A more complex method, known as implosion, is used in a spherically shaped weapon. The outer part of the sphere consists of a layer of closely fitted and specially shaped devices, called lenses, consisting of high explosive and designed to concentrate the blast toward the center of the bomb. Each segment of the high explosive is equipped with a detonator, which in turn is wired to all other segments. An electrical impulse explodes all the chunks of high explosive simultaneously, resulting in a detonation wave that converges toward the core of the weapon. At the core is a sphere of fissile material, which is compressed by the powerful, inwardly directed pressure, or implosion. The density of the metal is increased, and a supercritical assembly is produced. 
The Alamogordo test bomb, as well as the one dropped by the United States on Nagasaki, Japan, on August 9, 1945, were of the implosion type. Each was equivalent to about 20 kilotons of TNT.

Nagasaki On August 9, 1945, the American B-29 bomber, Bock's Car dropped Fat Man, a plutonium implosion-type bomb on Nagasaki. 

Of the 286,00 people living in Nagasaki at the time of the blast, 74,000 were killed and another 75,000 sustained severe injuries.

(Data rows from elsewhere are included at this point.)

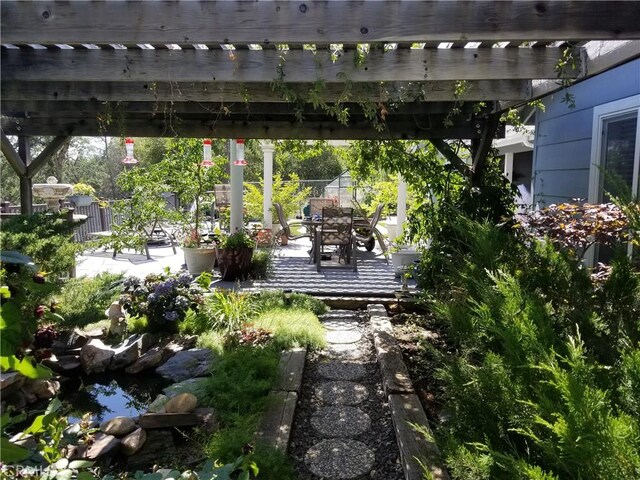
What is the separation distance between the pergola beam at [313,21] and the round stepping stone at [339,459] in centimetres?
207

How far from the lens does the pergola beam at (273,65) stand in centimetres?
319

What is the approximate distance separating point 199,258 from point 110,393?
3.46 m

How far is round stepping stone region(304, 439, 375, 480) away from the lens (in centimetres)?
255

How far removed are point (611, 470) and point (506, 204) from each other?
414 cm

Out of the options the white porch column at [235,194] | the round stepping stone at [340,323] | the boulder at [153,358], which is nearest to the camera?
the boulder at [153,358]

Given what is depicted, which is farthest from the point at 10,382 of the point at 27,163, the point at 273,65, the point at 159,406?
the point at 27,163

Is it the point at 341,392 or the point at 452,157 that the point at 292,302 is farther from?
the point at 452,157

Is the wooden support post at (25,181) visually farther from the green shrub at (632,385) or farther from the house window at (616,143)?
the green shrub at (632,385)

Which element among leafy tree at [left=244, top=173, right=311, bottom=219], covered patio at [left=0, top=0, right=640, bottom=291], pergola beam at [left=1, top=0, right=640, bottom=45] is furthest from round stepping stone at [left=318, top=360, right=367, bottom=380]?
leafy tree at [left=244, top=173, right=311, bottom=219]

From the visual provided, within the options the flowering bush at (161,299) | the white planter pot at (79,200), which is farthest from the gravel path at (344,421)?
the white planter pot at (79,200)

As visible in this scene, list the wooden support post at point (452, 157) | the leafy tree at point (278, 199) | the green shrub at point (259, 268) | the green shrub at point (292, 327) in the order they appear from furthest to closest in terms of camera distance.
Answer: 1. the leafy tree at point (278, 199)
2. the green shrub at point (259, 268)
3. the wooden support post at point (452, 157)
4. the green shrub at point (292, 327)

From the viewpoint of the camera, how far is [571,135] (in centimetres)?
511

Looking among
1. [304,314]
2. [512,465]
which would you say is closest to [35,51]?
[304,314]

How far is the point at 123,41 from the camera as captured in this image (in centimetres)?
250
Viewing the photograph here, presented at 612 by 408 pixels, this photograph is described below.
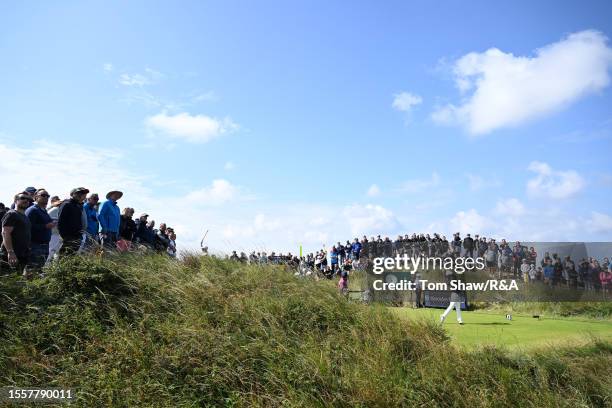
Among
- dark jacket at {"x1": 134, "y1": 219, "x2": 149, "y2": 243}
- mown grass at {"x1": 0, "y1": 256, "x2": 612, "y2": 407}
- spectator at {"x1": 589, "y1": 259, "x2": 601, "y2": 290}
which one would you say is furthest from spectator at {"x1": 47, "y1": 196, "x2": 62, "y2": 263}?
spectator at {"x1": 589, "y1": 259, "x2": 601, "y2": 290}

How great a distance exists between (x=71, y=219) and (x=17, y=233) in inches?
46.4

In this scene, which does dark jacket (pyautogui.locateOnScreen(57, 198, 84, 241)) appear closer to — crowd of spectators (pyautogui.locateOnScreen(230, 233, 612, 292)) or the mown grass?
the mown grass

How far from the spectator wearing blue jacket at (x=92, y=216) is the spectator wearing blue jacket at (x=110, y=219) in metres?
0.13

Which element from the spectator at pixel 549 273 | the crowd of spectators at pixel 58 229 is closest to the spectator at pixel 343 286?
the crowd of spectators at pixel 58 229

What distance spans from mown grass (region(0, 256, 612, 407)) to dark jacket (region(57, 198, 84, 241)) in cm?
→ 59

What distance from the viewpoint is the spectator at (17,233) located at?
8.98 m

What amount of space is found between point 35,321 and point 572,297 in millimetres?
18286

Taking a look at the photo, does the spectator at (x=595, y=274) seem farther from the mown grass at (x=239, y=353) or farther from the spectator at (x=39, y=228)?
the spectator at (x=39, y=228)

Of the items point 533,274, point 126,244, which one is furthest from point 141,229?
point 533,274

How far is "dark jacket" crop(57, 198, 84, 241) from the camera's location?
10055 millimetres

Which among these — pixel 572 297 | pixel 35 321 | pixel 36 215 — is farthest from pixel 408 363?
pixel 572 297

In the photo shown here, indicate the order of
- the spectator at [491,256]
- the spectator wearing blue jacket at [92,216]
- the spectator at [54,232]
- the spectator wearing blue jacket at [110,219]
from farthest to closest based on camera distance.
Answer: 1. the spectator at [491,256]
2. the spectator wearing blue jacket at [110,219]
3. the spectator wearing blue jacket at [92,216]
4. the spectator at [54,232]

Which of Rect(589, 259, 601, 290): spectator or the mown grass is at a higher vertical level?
Rect(589, 259, 601, 290): spectator

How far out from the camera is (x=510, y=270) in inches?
803
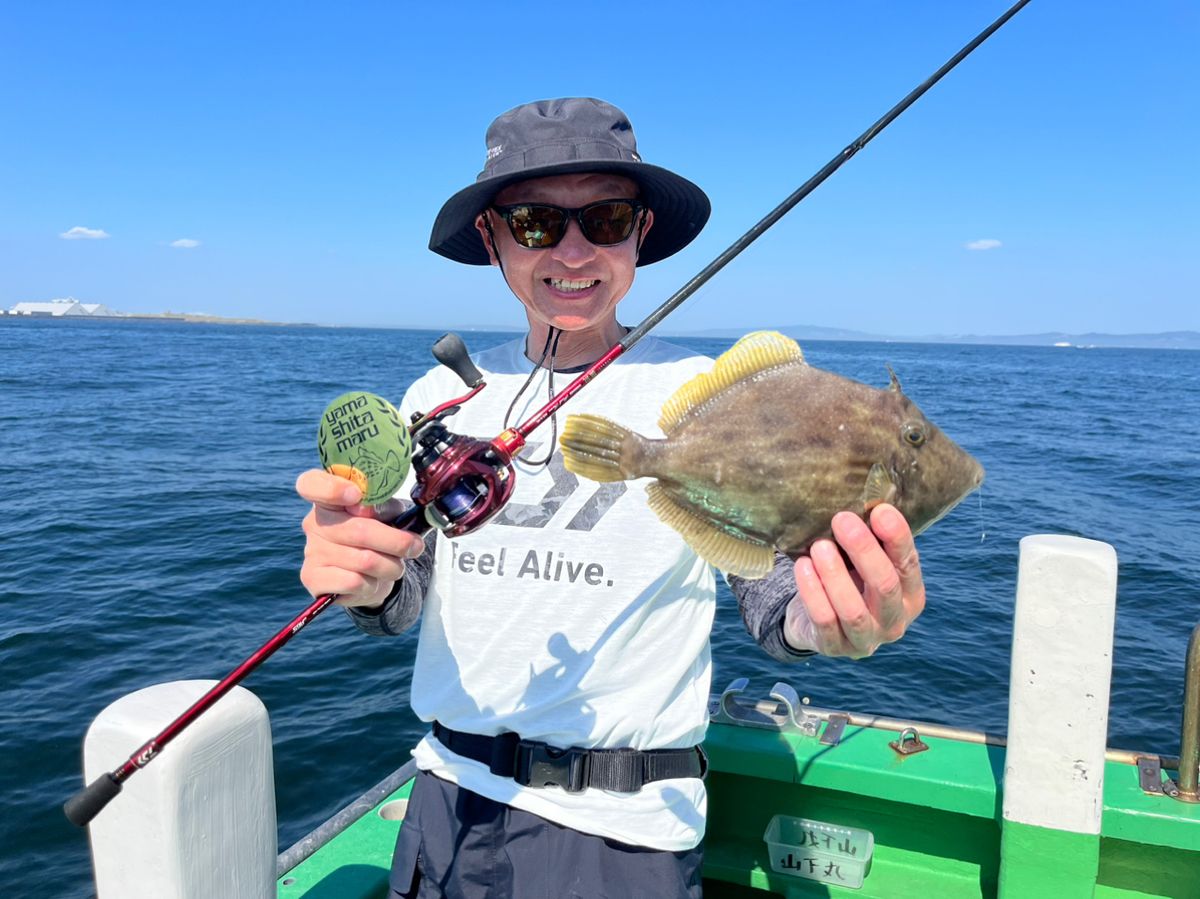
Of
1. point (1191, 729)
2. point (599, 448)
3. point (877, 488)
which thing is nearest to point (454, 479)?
point (599, 448)

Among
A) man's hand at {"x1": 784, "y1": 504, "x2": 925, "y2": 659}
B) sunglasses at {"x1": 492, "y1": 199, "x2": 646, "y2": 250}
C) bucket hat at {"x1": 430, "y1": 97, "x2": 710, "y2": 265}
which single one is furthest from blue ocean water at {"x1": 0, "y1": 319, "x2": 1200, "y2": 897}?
man's hand at {"x1": 784, "y1": 504, "x2": 925, "y2": 659}

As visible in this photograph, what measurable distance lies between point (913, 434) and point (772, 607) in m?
0.75

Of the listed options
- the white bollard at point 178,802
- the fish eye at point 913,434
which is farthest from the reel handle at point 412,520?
the fish eye at point 913,434

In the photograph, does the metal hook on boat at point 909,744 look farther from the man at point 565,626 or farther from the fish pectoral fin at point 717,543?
the fish pectoral fin at point 717,543

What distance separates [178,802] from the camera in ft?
6.91

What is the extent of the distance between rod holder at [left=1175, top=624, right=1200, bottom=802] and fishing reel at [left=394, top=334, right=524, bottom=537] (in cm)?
333

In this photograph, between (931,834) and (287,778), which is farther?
(287,778)

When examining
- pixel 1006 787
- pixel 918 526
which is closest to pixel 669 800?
pixel 918 526

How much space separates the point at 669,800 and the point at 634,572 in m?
0.74

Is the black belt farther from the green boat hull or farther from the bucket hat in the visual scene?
the bucket hat

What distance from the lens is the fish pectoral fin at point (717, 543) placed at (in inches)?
94.2

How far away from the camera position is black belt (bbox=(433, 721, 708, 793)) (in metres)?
2.62

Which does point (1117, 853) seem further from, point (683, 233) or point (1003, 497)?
point (1003, 497)

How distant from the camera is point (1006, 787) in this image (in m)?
3.70
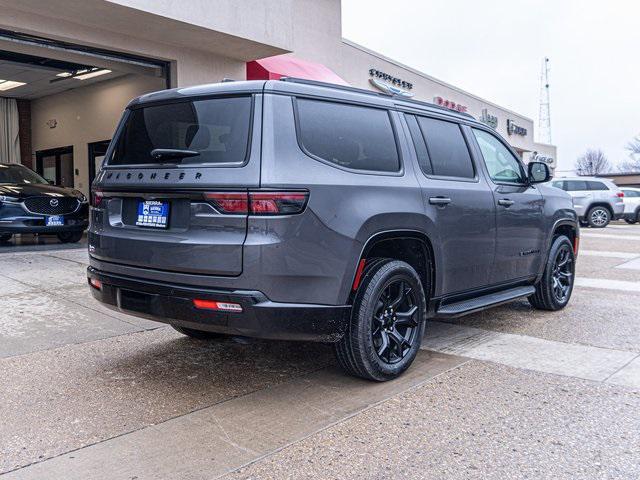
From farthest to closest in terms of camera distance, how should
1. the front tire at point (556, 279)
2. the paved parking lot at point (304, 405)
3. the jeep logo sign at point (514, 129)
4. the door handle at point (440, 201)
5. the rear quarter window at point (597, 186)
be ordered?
1. the jeep logo sign at point (514, 129)
2. the rear quarter window at point (597, 186)
3. the front tire at point (556, 279)
4. the door handle at point (440, 201)
5. the paved parking lot at point (304, 405)

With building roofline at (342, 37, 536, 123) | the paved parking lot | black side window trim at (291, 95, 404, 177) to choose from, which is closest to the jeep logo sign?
A: building roofline at (342, 37, 536, 123)

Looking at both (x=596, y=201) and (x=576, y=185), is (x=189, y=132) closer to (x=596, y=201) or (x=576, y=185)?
(x=596, y=201)

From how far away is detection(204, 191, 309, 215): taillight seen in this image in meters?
3.39

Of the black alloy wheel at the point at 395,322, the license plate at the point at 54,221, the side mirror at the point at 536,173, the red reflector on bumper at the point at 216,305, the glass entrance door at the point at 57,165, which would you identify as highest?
the glass entrance door at the point at 57,165

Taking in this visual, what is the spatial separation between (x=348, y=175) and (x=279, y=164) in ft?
1.78

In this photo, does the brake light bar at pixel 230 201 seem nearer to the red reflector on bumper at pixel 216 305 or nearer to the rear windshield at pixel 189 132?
the rear windshield at pixel 189 132

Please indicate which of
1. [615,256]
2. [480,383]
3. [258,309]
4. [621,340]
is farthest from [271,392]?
[615,256]

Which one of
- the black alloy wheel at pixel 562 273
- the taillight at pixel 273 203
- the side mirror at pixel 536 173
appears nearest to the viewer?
the taillight at pixel 273 203

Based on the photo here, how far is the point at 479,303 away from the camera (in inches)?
196

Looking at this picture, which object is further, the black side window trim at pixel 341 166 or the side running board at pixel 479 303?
the side running board at pixel 479 303

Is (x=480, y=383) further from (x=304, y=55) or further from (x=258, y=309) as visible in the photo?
(x=304, y=55)

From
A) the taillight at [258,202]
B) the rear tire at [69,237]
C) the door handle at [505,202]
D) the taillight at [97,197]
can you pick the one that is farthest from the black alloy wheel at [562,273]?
the rear tire at [69,237]

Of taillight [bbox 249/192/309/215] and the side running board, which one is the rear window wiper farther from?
the side running board

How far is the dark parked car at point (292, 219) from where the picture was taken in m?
3.43
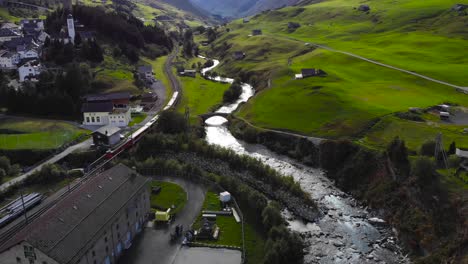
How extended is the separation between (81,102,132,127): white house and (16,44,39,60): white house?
45068 mm

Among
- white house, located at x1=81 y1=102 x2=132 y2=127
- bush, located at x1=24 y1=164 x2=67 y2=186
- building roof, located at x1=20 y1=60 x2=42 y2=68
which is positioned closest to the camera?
bush, located at x1=24 y1=164 x2=67 y2=186

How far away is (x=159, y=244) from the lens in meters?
40.2

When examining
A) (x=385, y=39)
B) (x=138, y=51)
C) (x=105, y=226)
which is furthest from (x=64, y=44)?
(x=385, y=39)

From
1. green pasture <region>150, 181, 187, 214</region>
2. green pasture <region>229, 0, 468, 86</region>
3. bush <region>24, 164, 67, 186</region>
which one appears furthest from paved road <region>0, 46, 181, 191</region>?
green pasture <region>229, 0, 468, 86</region>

Regardless of the method used to attain a supercritical assembly, the chain reaction proceeds for about a millionth of a second, liberating vast amounts of heat energy. The extremely fast release of a very large amount of energy in a relatively small volume causes the temperature to rise to tens of millions of degrees. The resulting rapid expansion and vaporization of the bomb material causes a powerful explosion.

The Hydrogen Bomb

The Hydrogen bomb works on a different physical principle known as nuclear fusion. In nuclear fusion, the nuclei of atoms join together, or fuse to form a heavier nucleus (specifically, nuclei of the isotopes of hydrogen combine to form a heavier helium nucleus). This happens only under very hot conditions. The explosion of an atomic bomb attached to a hydrogen bomb provides the heat to start fusion. 

Fusion releases energy due to the overall loss in mass. The total of the masses of the particles which go into a fusion reaction is bigger than the total of  the masses of the particles which come out.  The "mass difference" takes the form of energy. 

The hydrogen bomb is thousands of times more powerful than an atomic bomb. There have not been any hydrogen bombs used in warfare, however there have been hydrogen bomb tests. Most of these tests are done underwater due to risk of destruction. 

The H-bomb is extremely powerful.  A common hydrogen bomb has the power of up to 10 megatons. This atomic bomb dropped on Hiroshima, Japan which killed over 140,000 people had the power of 13 kilotons. All the explosions in World War II totaled "only" 2 megatons - 20%  of the power of ONE common hydrogen bomb.

Thermonuclear Tests

On November 1, 1952, a full-scale, successful experiment was conducted by the United States with a fusion-type device. This test, called Mike, which was part of Operation Ivy, produced an explosion with power equivalent to several million tons of TNT (that is, several megatons). 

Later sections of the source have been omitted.